Use the Salesforce source component to read Salesforce sales cloud standard and custom objects using the Bulk API.
Connection
Select an existing Salesforce connection or create a new one (for more information, see Allowing Integrate.io ETL access to my data on Salesforce.)
Source Properties
-
API Version - list of Salesforce Bulk API versions we support. Read more about Bulk API 2.0 here
-
Access mode - select object to extract an entire object or query to execute a SOQL query.
-
Source object - the table name from which the data will be imported.
-
where clause - optional. You can add predicates clauses to the WHERE clause as part of the SQL query that is built in order to get the data from the database. Make sure to skip the keyword WHERE.
Good |
prod_category = 1 AND prod_color = 'red' |
Bad |
WHERE prod_category = 1 AND prod_color = 'red' |
-
Source action - Use
bulk query
(default) to read available records or bulk query all
to read available and deleted records.
-
Query - type in a SOQL query. Read more about SOQL syntax here.
-
Max records - Specify the number of records to retrieve per page/API call to prevent timeouts. If left empty, all records will be retrieved in a single API call. Only available in Bulk API 2.0
Source Schema
After defining the source object, select the fields to use in the source.

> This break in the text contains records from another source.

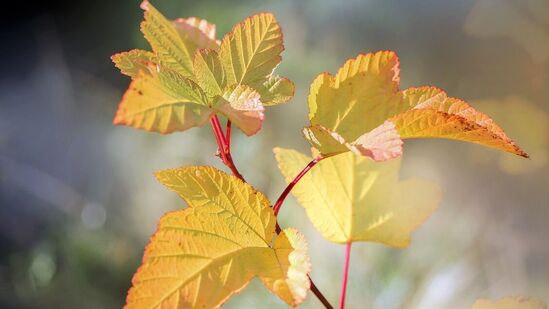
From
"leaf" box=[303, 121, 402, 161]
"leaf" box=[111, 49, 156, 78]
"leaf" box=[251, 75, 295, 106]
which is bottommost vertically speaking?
"leaf" box=[303, 121, 402, 161]

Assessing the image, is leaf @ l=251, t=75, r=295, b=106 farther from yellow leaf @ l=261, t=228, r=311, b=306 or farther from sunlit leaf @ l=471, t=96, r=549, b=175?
sunlit leaf @ l=471, t=96, r=549, b=175

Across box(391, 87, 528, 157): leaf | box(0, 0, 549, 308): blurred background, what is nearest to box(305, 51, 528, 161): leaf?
box(391, 87, 528, 157): leaf

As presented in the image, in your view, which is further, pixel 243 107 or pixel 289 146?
pixel 289 146

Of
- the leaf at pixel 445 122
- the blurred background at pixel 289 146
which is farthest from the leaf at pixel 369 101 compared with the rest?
the blurred background at pixel 289 146

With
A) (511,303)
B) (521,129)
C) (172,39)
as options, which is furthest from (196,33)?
(521,129)

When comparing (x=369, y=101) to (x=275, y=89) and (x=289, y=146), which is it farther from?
(x=289, y=146)

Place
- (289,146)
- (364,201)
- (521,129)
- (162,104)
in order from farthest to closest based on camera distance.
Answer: (289,146)
(521,129)
(364,201)
(162,104)

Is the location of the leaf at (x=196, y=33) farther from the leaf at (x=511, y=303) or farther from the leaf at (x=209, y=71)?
the leaf at (x=511, y=303)
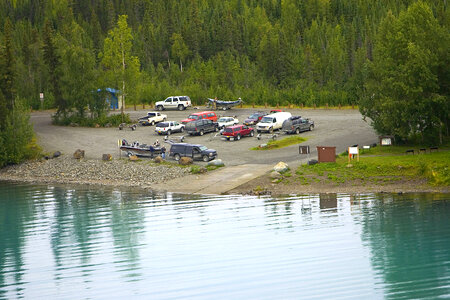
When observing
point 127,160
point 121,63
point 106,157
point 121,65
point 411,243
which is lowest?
point 411,243

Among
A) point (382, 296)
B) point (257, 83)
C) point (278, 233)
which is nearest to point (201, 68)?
point (257, 83)

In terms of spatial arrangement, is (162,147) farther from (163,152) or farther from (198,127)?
(198,127)

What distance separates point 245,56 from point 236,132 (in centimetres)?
7172

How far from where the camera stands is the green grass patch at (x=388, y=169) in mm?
49250

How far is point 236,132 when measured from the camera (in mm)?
66812

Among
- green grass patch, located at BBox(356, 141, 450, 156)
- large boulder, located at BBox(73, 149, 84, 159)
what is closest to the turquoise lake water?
green grass patch, located at BBox(356, 141, 450, 156)

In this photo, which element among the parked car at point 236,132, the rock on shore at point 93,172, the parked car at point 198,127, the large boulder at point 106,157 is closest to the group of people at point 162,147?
the rock on shore at point 93,172

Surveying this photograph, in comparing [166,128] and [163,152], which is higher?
Result: [166,128]

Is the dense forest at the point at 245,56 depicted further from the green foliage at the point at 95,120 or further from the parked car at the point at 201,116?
the parked car at the point at 201,116

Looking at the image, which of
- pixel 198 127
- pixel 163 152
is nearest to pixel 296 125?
pixel 198 127

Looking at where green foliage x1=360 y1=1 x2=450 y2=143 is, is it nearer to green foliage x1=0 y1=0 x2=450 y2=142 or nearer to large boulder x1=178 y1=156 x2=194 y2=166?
green foliage x1=0 y1=0 x2=450 y2=142

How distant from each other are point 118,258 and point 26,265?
17.6 ft

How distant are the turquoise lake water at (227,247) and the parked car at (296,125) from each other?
787 inches

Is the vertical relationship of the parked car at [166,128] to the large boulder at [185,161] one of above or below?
above
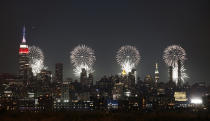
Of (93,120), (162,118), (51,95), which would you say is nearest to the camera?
(93,120)

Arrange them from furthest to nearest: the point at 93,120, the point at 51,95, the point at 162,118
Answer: the point at 51,95
the point at 162,118
the point at 93,120

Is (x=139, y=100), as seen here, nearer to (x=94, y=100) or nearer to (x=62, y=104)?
(x=94, y=100)

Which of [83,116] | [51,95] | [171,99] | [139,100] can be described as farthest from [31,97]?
[83,116]

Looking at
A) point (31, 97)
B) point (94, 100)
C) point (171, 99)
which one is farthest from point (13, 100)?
point (171, 99)

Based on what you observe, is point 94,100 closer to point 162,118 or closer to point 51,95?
point 51,95

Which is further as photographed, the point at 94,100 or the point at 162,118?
the point at 94,100

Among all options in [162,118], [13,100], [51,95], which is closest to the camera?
[162,118]

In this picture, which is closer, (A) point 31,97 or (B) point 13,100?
(B) point 13,100

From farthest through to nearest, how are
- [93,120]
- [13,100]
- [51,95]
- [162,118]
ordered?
[51,95]
[13,100]
[162,118]
[93,120]
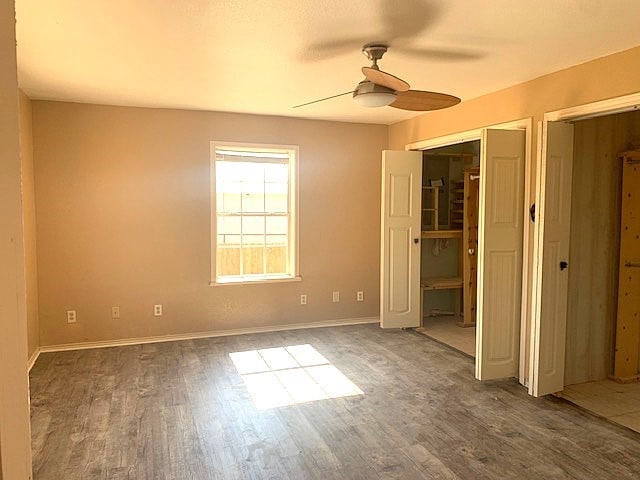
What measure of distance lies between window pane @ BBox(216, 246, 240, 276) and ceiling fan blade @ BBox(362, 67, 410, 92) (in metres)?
3.09

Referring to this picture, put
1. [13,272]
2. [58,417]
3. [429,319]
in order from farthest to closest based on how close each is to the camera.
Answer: [429,319]
[58,417]
[13,272]

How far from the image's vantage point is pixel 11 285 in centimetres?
87

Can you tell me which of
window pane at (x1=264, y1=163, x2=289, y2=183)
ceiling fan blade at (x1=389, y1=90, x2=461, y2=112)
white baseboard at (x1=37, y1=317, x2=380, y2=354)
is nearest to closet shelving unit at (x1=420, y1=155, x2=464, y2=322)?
white baseboard at (x1=37, y1=317, x2=380, y2=354)

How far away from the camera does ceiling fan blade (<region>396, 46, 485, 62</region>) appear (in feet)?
9.83

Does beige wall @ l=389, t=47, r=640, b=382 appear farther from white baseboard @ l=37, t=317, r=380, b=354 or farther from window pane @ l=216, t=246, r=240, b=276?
window pane @ l=216, t=246, r=240, b=276

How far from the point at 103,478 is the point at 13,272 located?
2036mm

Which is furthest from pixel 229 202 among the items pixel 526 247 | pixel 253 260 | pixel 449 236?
pixel 526 247

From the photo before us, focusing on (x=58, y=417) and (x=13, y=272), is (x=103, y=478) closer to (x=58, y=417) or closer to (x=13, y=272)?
(x=58, y=417)

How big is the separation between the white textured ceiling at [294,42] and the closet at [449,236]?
186 centimetres

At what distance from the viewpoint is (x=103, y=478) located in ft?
7.95

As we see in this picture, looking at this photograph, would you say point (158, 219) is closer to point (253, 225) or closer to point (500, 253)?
point (253, 225)

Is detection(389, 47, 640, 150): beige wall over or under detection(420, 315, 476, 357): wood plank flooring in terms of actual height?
over

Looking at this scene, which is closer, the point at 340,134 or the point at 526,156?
the point at 526,156

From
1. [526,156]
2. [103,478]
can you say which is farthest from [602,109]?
[103,478]
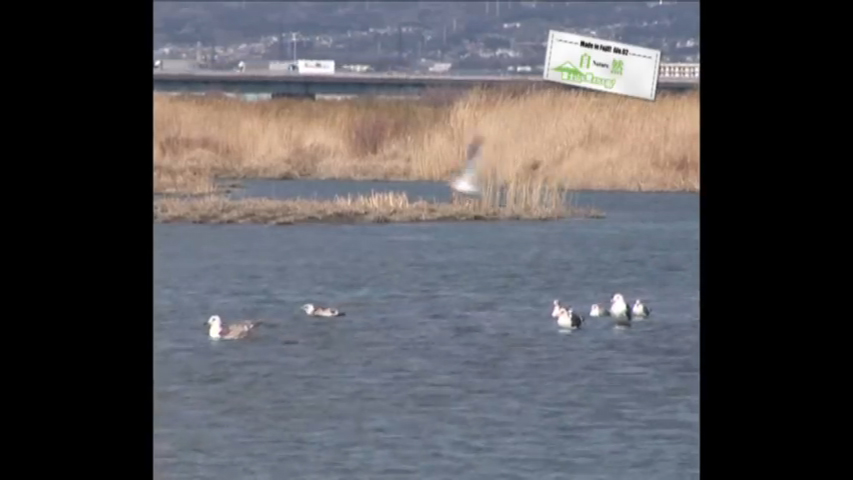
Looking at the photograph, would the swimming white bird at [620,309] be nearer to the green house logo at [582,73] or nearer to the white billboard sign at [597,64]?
the white billboard sign at [597,64]

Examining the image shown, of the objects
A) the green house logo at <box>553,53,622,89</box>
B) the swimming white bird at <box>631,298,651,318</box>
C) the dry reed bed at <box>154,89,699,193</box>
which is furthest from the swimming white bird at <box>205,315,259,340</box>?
the dry reed bed at <box>154,89,699,193</box>

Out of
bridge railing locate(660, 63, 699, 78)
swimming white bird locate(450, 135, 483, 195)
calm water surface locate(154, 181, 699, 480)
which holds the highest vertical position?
bridge railing locate(660, 63, 699, 78)

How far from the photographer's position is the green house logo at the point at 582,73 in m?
20.0

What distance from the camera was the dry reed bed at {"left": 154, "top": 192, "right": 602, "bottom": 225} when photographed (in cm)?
1923

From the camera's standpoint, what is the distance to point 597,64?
→ 2080 cm

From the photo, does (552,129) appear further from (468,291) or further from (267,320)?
(267,320)

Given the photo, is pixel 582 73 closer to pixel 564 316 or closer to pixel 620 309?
pixel 620 309

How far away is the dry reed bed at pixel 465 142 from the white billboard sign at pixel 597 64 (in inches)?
47.0

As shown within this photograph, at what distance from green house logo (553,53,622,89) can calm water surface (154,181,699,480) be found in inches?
62.7

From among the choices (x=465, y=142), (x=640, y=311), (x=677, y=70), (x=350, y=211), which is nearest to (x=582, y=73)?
(x=350, y=211)

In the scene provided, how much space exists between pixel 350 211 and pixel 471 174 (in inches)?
139

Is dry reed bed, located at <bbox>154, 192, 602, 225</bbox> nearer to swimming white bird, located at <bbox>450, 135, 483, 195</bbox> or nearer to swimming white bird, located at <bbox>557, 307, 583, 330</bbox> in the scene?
A: swimming white bird, located at <bbox>450, 135, 483, 195</bbox>
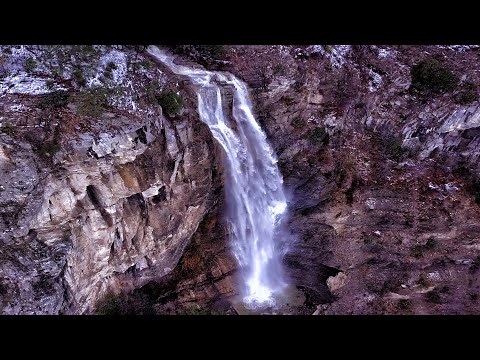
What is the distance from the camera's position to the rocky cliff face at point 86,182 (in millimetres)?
11648

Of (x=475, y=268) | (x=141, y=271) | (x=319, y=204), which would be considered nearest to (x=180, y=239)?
(x=141, y=271)

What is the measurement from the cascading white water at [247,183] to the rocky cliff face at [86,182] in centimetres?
111

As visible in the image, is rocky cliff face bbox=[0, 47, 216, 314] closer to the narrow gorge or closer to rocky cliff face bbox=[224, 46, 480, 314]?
the narrow gorge

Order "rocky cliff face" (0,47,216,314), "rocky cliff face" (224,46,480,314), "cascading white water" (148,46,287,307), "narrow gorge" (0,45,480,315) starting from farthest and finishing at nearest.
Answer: "rocky cliff face" (224,46,480,314), "cascading white water" (148,46,287,307), "narrow gorge" (0,45,480,315), "rocky cliff face" (0,47,216,314)

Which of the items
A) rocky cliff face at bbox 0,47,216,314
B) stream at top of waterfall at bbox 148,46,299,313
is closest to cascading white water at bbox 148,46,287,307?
stream at top of waterfall at bbox 148,46,299,313

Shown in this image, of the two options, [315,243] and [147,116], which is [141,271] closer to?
[147,116]

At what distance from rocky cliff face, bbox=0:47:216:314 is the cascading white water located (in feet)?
3.65

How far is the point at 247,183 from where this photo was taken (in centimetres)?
1858

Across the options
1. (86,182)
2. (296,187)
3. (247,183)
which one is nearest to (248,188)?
(247,183)

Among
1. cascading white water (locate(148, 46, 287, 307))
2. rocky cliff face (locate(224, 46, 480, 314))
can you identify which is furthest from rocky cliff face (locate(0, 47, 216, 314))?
rocky cliff face (locate(224, 46, 480, 314))

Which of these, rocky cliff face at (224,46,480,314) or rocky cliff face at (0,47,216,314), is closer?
rocky cliff face at (0,47,216,314)

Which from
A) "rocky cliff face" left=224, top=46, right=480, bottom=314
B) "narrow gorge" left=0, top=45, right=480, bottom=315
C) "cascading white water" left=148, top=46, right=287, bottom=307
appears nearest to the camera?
"narrow gorge" left=0, top=45, right=480, bottom=315

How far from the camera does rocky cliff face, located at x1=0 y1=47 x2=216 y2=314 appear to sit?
11648 mm

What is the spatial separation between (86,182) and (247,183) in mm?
8271
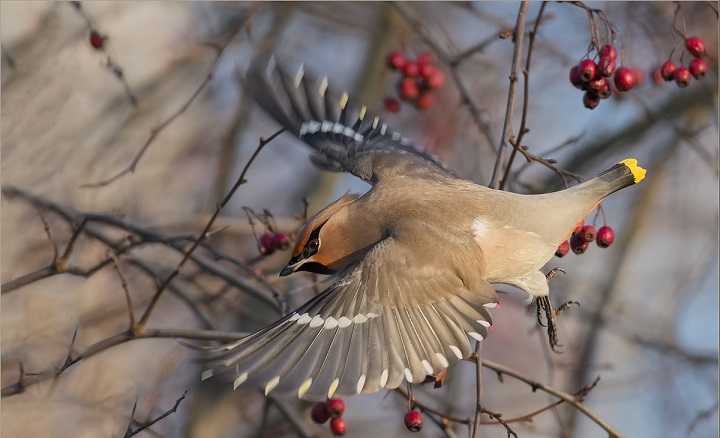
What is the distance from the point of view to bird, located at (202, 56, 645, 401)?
307 cm

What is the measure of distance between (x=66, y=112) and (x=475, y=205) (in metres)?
2.21

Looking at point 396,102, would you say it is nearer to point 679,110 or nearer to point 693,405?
point 679,110

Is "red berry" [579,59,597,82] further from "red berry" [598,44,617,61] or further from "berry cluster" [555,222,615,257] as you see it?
"berry cluster" [555,222,615,257]

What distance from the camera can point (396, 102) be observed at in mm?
5039

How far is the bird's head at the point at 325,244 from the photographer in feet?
11.8

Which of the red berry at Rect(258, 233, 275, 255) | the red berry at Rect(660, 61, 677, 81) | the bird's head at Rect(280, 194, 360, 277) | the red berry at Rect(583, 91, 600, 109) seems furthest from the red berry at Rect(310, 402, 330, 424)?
the red berry at Rect(660, 61, 677, 81)

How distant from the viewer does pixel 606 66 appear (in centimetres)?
362

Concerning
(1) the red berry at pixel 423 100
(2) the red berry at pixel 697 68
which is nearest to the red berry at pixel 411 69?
A: (1) the red berry at pixel 423 100

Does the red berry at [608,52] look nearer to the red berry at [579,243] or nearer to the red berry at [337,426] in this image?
the red berry at [579,243]

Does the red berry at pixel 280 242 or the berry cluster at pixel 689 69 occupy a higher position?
the berry cluster at pixel 689 69

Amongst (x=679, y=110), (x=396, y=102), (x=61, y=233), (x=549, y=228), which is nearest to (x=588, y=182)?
(x=549, y=228)

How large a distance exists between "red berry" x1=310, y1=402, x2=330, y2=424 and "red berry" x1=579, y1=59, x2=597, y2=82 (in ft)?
5.32

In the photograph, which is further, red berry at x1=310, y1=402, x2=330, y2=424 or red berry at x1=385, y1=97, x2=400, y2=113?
red berry at x1=385, y1=97, x2=400, y2=113

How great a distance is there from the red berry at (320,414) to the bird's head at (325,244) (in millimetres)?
543
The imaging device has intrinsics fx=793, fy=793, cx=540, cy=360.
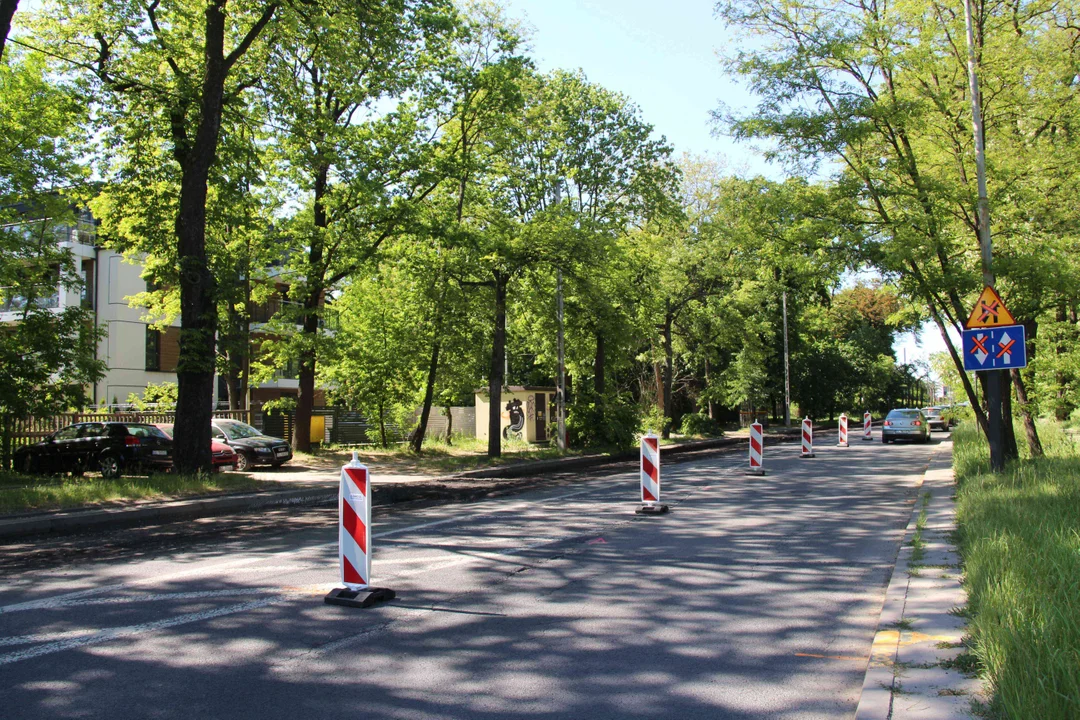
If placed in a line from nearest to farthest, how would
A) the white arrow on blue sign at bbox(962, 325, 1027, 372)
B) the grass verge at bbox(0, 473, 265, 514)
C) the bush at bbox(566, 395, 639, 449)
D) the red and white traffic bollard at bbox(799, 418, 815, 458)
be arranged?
the white arrow on blue sign at bbox(962, 325, 1027, 372) → the grass verge at bbox(0, 473, 265, 514) → the red and white traffic bollard at bbox(799, 418, 815, 458) → the bush at bbox(566, 395, 639, 449)

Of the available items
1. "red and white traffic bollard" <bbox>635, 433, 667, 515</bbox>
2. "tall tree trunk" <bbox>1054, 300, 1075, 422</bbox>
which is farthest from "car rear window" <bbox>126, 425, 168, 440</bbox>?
"tall tree trunk" <bbox>1054, 300, 1075, 422</bbox>

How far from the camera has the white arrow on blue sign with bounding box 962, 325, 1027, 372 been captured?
11.8 metres

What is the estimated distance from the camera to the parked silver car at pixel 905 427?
3203cm

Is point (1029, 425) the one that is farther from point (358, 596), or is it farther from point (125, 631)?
point (125, 631)

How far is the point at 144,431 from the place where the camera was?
19.4 meters

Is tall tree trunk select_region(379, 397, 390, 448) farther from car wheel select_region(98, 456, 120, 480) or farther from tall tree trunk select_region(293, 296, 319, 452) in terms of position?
car wheel select_region(98, 456, 120, 480)

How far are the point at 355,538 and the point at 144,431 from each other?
1533 centimetres

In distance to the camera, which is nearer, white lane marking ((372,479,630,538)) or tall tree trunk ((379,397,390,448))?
white lane marking ((372,479,630,538))

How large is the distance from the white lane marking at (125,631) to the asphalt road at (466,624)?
24 millimetres

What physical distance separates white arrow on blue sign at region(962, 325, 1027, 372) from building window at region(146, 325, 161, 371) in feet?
112

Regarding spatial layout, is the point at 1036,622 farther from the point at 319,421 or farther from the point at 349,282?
the point at 319,421

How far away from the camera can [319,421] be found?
39.2 m

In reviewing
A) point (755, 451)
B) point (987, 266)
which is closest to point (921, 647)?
point (987, 266)

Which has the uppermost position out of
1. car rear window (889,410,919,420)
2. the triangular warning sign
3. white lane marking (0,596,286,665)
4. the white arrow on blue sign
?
the triangular warning sign
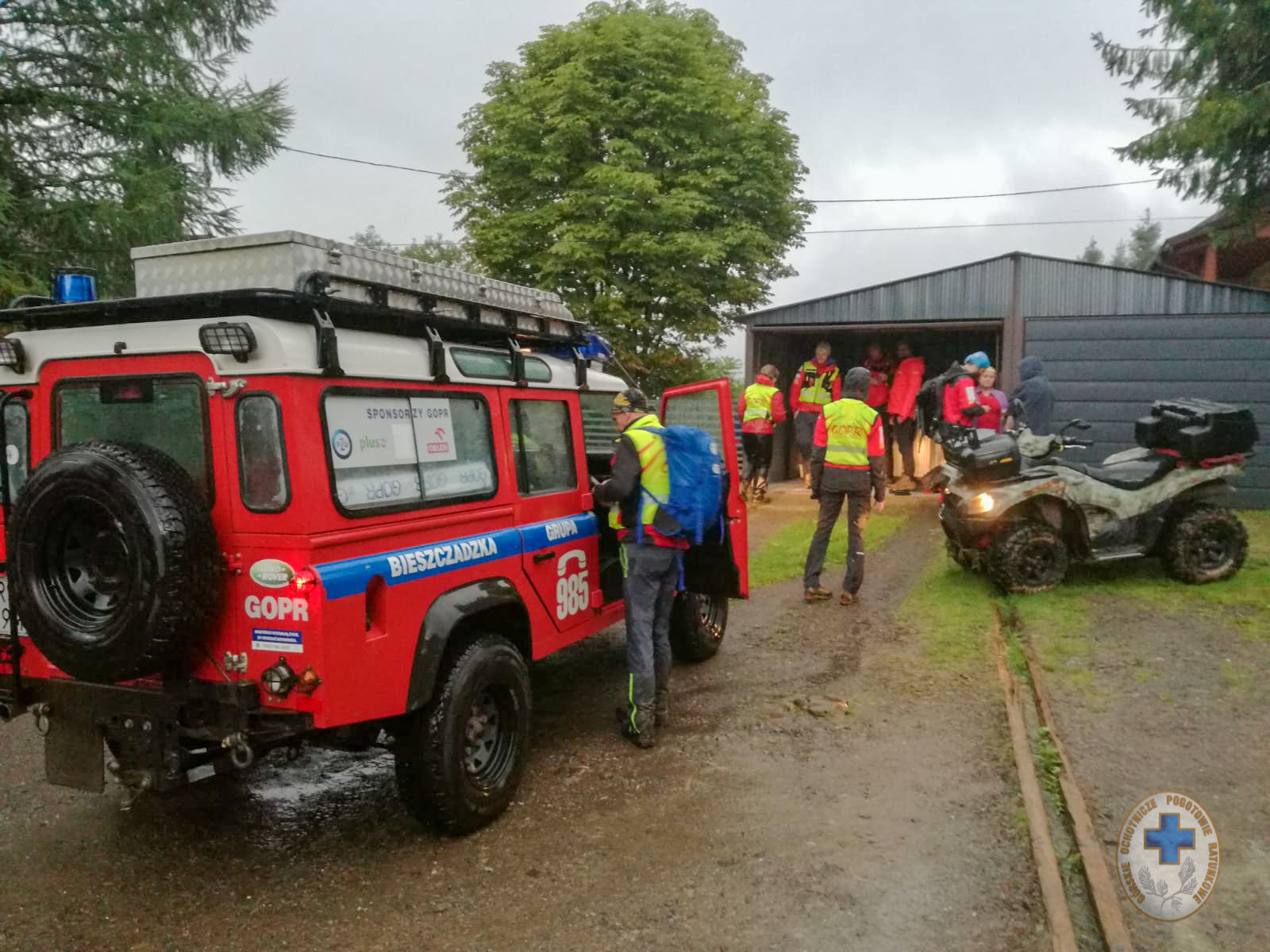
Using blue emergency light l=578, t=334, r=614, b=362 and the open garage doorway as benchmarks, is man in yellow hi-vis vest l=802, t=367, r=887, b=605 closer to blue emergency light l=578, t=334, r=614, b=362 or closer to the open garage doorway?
blue emergency light l=578, t=334, r=614, b=362

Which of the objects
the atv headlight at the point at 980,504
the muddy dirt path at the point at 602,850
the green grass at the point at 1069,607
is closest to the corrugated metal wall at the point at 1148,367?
the green grass at the point at 1069,607

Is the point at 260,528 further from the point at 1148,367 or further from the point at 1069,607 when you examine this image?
the point at 1148,367

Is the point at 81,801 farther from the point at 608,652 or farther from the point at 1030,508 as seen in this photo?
the point at 1030,508

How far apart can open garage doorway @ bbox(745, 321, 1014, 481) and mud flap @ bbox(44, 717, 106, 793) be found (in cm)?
1295

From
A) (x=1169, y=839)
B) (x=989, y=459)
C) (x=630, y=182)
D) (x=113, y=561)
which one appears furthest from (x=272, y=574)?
(x=630, y=182)

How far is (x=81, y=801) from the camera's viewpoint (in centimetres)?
452

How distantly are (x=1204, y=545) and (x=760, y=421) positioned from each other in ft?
19.3

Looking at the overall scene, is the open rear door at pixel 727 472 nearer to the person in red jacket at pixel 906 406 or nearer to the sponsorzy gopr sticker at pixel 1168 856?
the sponsorzy gopr sticker at pixel 1168 856

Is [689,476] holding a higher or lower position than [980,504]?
higher

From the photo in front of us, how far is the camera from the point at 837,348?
17.6 meters

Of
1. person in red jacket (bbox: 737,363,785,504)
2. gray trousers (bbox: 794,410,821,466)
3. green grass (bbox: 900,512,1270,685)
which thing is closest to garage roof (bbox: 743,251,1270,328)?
gray trousers (bbox: 794,410,821,466)

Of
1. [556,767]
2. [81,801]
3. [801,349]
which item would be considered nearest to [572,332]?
[556,767]

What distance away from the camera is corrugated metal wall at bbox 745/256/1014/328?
13793mm

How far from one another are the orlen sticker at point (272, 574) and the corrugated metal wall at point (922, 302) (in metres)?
12.4
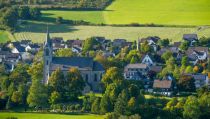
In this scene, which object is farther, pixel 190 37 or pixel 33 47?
pixel 190 37

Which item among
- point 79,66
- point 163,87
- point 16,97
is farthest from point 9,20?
point 163,87

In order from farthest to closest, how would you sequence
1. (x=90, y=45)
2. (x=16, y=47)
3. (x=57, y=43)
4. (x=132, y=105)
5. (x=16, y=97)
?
(x=57, y=43), (x=16, y=47), (x=90, y=45), (x=16, y=97), (x=132, y=105)

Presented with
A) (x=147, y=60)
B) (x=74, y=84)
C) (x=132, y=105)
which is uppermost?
(x=147, y=60)

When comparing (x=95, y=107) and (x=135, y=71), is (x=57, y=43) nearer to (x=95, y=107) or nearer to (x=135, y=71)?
(x=135, y=71)

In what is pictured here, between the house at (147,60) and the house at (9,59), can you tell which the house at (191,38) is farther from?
the house at (9,59)

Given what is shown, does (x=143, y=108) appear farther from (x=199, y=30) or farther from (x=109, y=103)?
(x=199, y=30)

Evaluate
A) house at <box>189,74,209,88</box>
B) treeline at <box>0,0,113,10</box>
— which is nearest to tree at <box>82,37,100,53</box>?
house at <box>189,74,209,88</box>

The fields you select are used to build the SOQL query that will be executed to read the data.
Loading data incrementally from Salesforce
In order to load data incrementally (changes and additions) to objects, the object to synchronize should have the systemmodstamp column. This column is automatically updated whenever a user or an automated process updates a record. Use the following condition in the where clause field with a variable:
SystemModstamp > $lastsysmod
You can use the last successful submission timestamp for the package as you can see in the example below as a value for the variable, or use ExecuteSqlDatetime function to get the last SystemModstamp in your destination database table.
lastsysmod = CASE WHEN (COALESCE($_PACKAGE_LAST_SUCCESSFUL_JOB_SUBMISSION_TIMESTAMP,'')=='') THEN '1900-01-01T00:00:00Z' ELSE $_PACKAGE_LAST_SUCCESSFUL_JOB_SUBMISSION_TIMESTAMP END
In order to store additions or changes in your database destination, make sure to mark the id column as key and change the operation type to "merge":
Enabling PK Chunking
You can enable PK Chunking for large datasets such as initial bulk load. By enabling this feature, Salesforce automatically splits the Bulk API Query job into multiple batches. Integrate.io ETL then polls for the progress of each of the batch then process them in parallel once all are done. The parallelism depends on the cluster node count (higher node count can pull more batches in parallel). Note that PK Chunking is disabled in Bulk API 2.0
Limitations
It is currently not possible to join a Salesforce Sandbox environment source connection with a Salesforce Production environment source connection.
This limitation applies to Join, Union and Cross-join components to join Sandbox with Production source data.
Querying Parent Fields
It is possible to execute query containing parent fields, for example following query:
SELECT CreatedDate, Id, Sales_User__r.Id, Sales_User__r.Name
FROM Account
Sales_User__r.Id
and Sales_User__r.Name
are fields from Account
's parent object: Sales__User__c
(Sales_User__r
is the relationship name prefix for the Account
object, for more details about the difference on __c
and __r
is here)
Please note that when doing the query, the schema column might not pop up if the data returned is empty.